The day TEAMS and local ISPs offer the realistic rates of dedicated 1Mbps (125KBp/s duplex dedciated ) @100/125USD is the day I stop using 3g networks except for mobility. I agree that the 21Mbps network is really good as I've measured upto 9Mbps on Orange. I've not gone deeper into the new generation HSXXX networks, but I believe there are significantly new changes in managing services which affect the overall network performance. At the same time, I don't rule out Safcom on the regular 3g but it will find itself having to make a jump to upgrading the technologies in due course. Rgds. On Mon, Feb 27, 2012 at 12:29 PM, Bernard Mwagiru <bmwagiru@gmail.com>wrote:
TEAMS being cheaper could be the reason Safcom(and everyone else) has 70% of its traffic on it.

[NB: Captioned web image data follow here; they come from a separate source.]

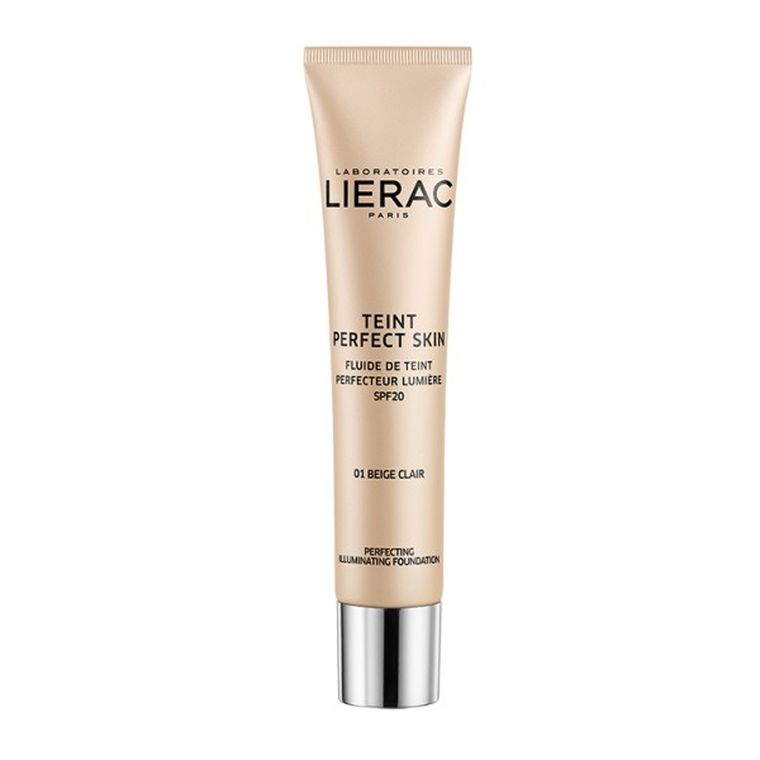 Lierac, Teint Perfect Skin SPF20, lekki podkład rozświetlający do twarzy, 01 Beige Clair, 30 ml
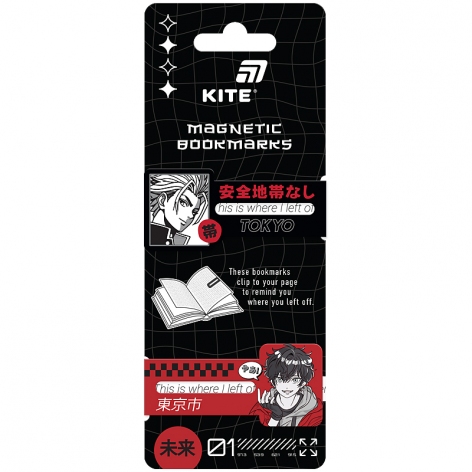 Набір магнітних закладок-індикаторів Tokyo KITE k26-496-3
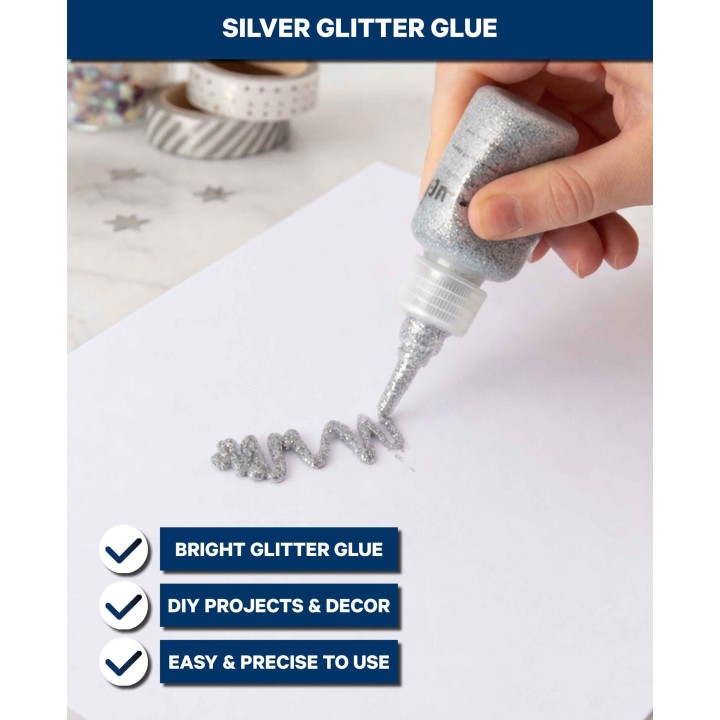 I Am Creative Colla glitterata 30 ml argento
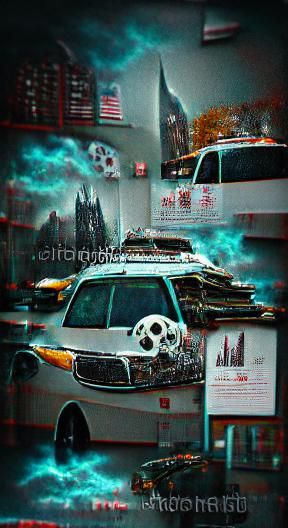 A haunted Hearse used as the primary transportation for the ...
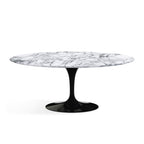 Oval Pedestal Dining Table - Marble Top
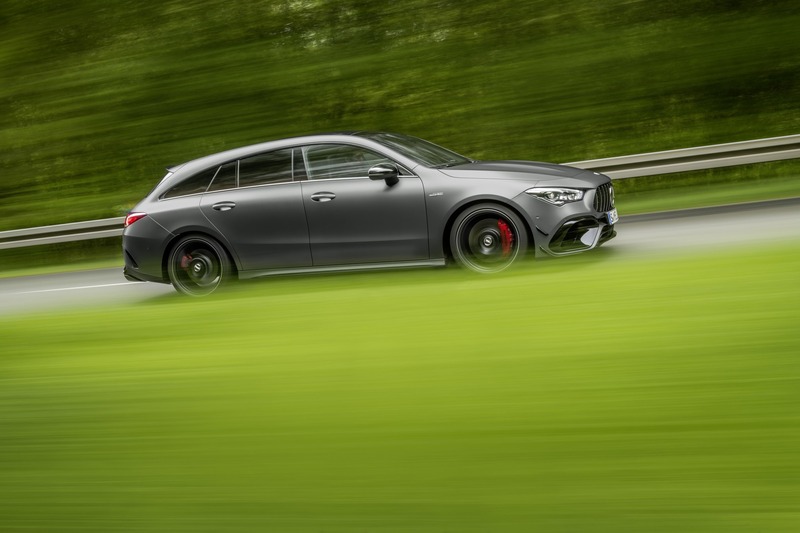 Mercedes-AMG CLA 45 S: 421 CV anche per la Shooting Brake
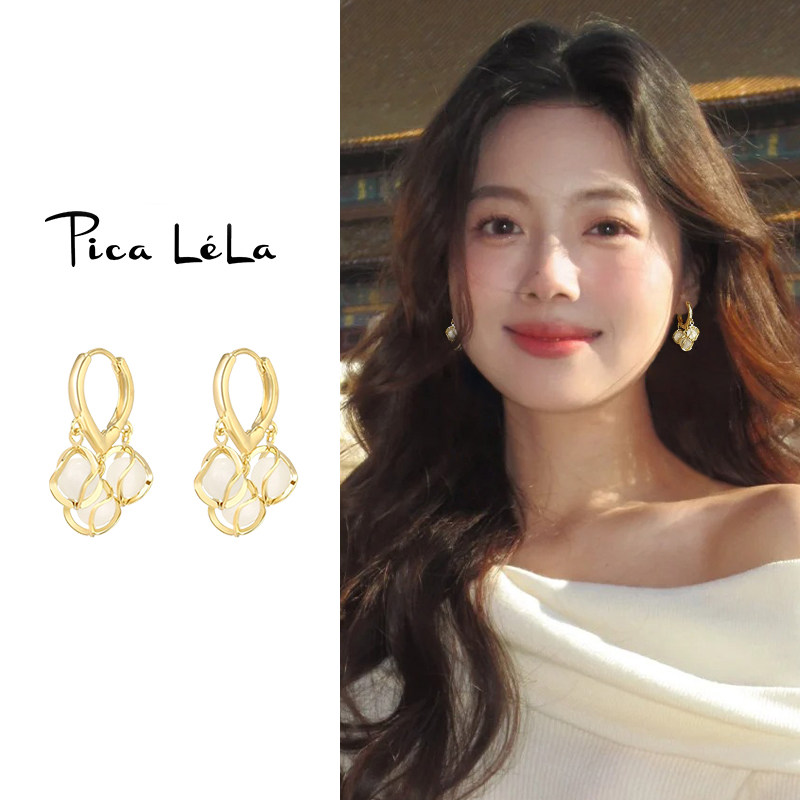 气质铃兰花耳环女轻奢高级感大气百搭耳钉2025年新款独特耳坠耳饰,饰品/流行首饰/时尚饰品新,耳环,淘宝优惠券,粉丝福利购,淘宝优惠卷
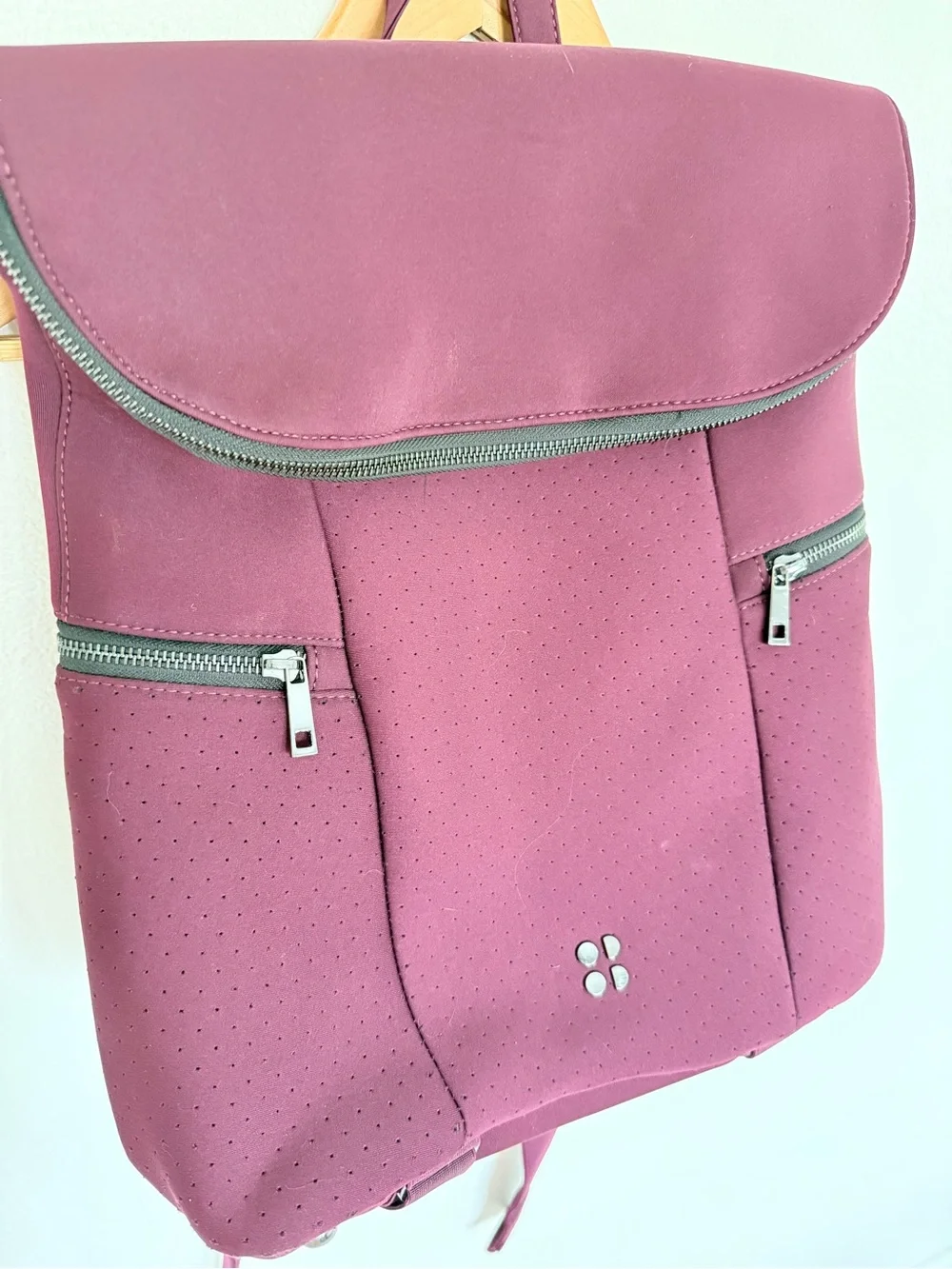 Sweaty Betty All Sport Burgundy Neoprene-Style Women's Backpack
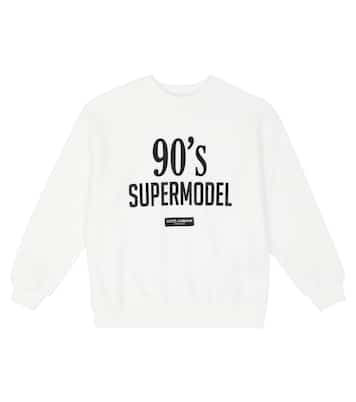 Bedrucktes Sweatshirt aus Baumwolle | Dolce&Gabbana Kids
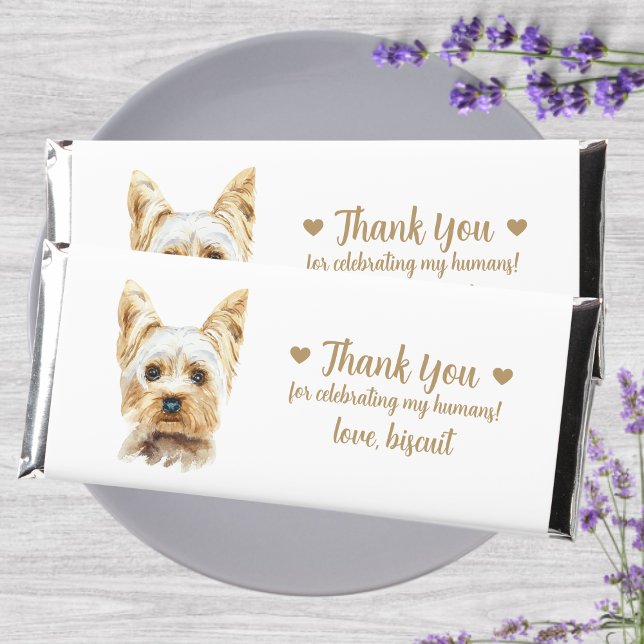 Custom Personalized Dog Wedding  Hershey Bar Favors (Creator Uploaded)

Again, I don't think anyone routes internet traffic via satellite, the latencies notwithstanding.Since you mentioned unlimited internet, that could point to b/w hoggers. 20% of users on unlimited plan offerings can bring a n/w to its knees, and serious users like you and I suffer terrible latency in the process.
Looking at major ISP traffic usage, there's more DL than UL traffic. That could be the reason most mobile telcos would rather concentrate their energies (and money) on HSDPA rather than HSUPA. Also, remember the days when safcom launched 3G? Those good old days when 3g modems were in the hands of the rich few, browsing felt like (heaven?). For those who are lucky enough to fall within safcom's or Orange's HSPA+ 21Mbps areas, they can attest to the wonder. But as experience shows, those 10k/- modems contest with the rest of us outside the HSPA+ areas. Still boils down to what's customer's need Vs. what's business sense. For those with own fiber backhaul (e.g. orange) rolling a 21Mbps site may feel less painful. I still feel reliability tops the priority list, followed by coverage then speed.